My 9 month old stud muffin after a recent groom. 









"....you lookin' at me??!!"

....."cause I can't really tell"..... LOL!

Man, I love this dog!


----------



## rannmiller (Jun 27, 2008)

How does he see? haha!


----------



## DaneMama (Jun 27, 2008)

That's too funny! Thanks for sharing...he is such a good looking boy!


----------



## luvMyBRT (Mar 8, 2010)

Thanks you guys! :tongue:

You'd be surprised how well he actually can "see" through all that. When it's down he gets around no problem at all. However, most of the time I have his fall pulled up into his little sumo wrestler pony tail. LOL..... 
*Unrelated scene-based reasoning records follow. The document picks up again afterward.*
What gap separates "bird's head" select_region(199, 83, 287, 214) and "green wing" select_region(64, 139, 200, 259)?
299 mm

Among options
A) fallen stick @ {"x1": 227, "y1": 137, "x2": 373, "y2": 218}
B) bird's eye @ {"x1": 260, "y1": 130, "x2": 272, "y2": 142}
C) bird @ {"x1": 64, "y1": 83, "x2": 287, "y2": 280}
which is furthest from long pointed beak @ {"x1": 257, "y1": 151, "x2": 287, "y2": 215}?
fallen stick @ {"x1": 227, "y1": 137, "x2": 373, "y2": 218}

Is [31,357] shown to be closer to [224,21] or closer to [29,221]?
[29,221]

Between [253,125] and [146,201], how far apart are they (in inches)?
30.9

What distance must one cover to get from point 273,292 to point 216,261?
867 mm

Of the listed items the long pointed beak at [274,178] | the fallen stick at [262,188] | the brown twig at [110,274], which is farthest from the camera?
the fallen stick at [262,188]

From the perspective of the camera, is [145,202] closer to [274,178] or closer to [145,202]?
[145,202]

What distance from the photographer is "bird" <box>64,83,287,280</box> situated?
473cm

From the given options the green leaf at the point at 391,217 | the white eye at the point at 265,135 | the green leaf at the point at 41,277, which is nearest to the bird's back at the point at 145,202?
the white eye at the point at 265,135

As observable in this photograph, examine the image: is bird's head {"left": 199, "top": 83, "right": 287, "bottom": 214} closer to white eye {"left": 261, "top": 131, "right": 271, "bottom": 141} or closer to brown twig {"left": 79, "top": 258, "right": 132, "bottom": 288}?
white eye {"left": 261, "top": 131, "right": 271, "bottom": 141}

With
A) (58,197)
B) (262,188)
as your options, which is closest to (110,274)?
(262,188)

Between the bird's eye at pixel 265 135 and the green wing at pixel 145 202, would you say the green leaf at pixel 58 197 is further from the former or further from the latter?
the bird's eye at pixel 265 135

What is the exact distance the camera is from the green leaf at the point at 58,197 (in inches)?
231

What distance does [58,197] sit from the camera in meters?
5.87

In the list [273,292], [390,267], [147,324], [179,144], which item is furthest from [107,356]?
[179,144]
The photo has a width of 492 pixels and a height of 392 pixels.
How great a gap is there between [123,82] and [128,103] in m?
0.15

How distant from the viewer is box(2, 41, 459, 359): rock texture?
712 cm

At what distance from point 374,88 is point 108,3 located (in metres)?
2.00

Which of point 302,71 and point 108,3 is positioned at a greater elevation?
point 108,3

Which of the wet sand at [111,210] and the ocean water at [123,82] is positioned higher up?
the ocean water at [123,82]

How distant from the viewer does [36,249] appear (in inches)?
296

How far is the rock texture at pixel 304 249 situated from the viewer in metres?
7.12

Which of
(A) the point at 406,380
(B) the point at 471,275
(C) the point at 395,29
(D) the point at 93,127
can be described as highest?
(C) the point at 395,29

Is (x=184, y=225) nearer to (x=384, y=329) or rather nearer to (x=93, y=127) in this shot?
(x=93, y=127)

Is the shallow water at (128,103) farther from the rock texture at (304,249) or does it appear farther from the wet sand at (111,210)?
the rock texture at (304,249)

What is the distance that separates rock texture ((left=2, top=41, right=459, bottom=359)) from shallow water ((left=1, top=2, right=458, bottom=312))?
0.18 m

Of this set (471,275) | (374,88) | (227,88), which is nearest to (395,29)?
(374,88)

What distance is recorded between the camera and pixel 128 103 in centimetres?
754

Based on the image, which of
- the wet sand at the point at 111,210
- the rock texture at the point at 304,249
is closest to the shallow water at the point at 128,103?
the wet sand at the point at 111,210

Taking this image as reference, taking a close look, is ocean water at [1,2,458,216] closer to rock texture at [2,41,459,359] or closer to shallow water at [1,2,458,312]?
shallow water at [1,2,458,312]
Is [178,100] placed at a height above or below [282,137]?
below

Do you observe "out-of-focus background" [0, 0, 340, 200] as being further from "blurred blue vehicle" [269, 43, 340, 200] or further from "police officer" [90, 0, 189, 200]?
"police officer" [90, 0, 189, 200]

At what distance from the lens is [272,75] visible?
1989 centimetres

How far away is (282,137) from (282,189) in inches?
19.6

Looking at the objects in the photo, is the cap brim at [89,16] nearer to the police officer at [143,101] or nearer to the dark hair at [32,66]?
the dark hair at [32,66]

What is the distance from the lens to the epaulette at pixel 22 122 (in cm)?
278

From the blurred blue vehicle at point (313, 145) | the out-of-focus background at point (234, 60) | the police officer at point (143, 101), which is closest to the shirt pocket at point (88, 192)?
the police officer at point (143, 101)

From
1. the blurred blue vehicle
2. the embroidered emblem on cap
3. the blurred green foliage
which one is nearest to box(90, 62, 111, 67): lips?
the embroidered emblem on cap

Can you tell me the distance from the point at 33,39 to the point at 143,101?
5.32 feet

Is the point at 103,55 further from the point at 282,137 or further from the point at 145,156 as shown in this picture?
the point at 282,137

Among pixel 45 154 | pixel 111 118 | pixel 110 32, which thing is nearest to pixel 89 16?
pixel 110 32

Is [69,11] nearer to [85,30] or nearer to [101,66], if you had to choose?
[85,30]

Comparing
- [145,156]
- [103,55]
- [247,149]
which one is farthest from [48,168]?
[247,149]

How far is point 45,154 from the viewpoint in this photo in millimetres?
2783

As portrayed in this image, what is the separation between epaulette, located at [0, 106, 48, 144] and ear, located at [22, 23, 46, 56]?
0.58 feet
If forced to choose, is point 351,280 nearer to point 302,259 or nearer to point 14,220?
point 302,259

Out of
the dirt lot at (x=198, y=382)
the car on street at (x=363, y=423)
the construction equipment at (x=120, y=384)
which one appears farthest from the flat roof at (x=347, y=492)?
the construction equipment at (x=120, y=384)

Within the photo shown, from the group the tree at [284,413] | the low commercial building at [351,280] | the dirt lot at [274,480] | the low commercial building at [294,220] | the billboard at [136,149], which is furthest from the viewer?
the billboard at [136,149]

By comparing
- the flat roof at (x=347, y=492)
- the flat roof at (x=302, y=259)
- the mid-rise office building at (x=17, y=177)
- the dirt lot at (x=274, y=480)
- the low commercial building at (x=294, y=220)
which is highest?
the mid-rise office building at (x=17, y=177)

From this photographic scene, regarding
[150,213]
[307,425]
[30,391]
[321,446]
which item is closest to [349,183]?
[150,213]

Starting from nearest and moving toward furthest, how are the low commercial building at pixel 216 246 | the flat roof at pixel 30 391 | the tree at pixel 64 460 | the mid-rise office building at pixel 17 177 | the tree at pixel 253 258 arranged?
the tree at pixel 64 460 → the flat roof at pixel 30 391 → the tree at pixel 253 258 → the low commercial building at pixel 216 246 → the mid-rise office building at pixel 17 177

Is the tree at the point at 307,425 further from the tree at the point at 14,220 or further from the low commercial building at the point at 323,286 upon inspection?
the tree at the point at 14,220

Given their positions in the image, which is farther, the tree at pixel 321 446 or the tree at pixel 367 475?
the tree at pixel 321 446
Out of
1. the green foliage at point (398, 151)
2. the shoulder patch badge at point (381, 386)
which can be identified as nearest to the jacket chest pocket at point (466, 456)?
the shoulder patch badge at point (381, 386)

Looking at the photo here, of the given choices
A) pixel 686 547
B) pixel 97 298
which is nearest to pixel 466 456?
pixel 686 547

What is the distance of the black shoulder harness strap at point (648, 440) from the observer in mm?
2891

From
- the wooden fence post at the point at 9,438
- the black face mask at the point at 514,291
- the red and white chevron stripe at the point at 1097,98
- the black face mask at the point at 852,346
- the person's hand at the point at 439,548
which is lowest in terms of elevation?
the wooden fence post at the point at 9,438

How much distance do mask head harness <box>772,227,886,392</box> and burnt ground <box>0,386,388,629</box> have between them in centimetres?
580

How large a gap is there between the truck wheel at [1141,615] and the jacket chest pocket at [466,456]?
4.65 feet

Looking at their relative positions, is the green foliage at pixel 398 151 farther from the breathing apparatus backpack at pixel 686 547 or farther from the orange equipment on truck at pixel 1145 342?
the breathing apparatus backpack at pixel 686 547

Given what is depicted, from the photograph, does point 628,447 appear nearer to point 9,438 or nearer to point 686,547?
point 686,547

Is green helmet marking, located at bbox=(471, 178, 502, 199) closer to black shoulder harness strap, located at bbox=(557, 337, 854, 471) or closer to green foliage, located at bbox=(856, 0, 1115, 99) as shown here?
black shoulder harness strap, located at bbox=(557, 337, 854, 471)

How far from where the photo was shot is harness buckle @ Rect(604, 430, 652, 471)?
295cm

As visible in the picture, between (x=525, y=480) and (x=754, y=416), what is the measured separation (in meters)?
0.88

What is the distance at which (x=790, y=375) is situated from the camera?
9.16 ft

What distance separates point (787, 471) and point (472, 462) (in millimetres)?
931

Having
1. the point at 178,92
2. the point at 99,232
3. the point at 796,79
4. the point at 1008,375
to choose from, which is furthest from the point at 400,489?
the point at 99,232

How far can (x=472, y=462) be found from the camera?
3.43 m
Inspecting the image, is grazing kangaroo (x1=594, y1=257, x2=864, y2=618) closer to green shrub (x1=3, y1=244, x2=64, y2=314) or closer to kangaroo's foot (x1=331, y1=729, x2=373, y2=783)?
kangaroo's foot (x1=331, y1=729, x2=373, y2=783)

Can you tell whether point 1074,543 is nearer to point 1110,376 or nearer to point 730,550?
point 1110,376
It's so funny because people who don't know the Black Russian Terrier breed (which is most) have no idea about their hair, the hair cut, how owners will pull the fall up in to a pony tail or braid, etc....so we get some funny comments. But for the most part people just love him....and always want to pet him. My friend who has Duncan's sister will actually french braid her fall. It's pretty cute.... :lol:


----------



## mischiefgrrl (Oct 28, 2010)

Cute! You should see if there's a website for dogs that look like Justin Bieber :becky:


----------



## Boxers&Pom's Mom (Jan 17, 2011)

Can he see? LOL I can not see his eyes! He is so cute!


----------



## luvMyBRT (Mar 8, 2010)

mischiefgrrl said:


> You should see if there's a website for dogs that look like Justin Bieber :becky:


ound:ound:ound:

But Duncan is waaaaay better looking and much much cooler!!


----------



## Unosmom (May 3, 2009)

Duncan looks very dashing


----------



## Ania's Mommy (Feb 8, 2009)

He's so cute! Er... strapping and manly I mean. :tongue1: I wish I could pull off the pony tail on the top of my head like Duncan usually does. Damn bangs always gettin' in the way! I feel ya, bro!


----------



## spookychick13 (Jan 26, 2010)

I love him, he's so awesome.


----------



## CorgiPaws (Mar 31, 2009)

What a good lookin' boy!!:biggrin1:


----------



## Khan (Jan 17, 2010)

OMG, That caption is perfect!! He is a very handsome boy!


----------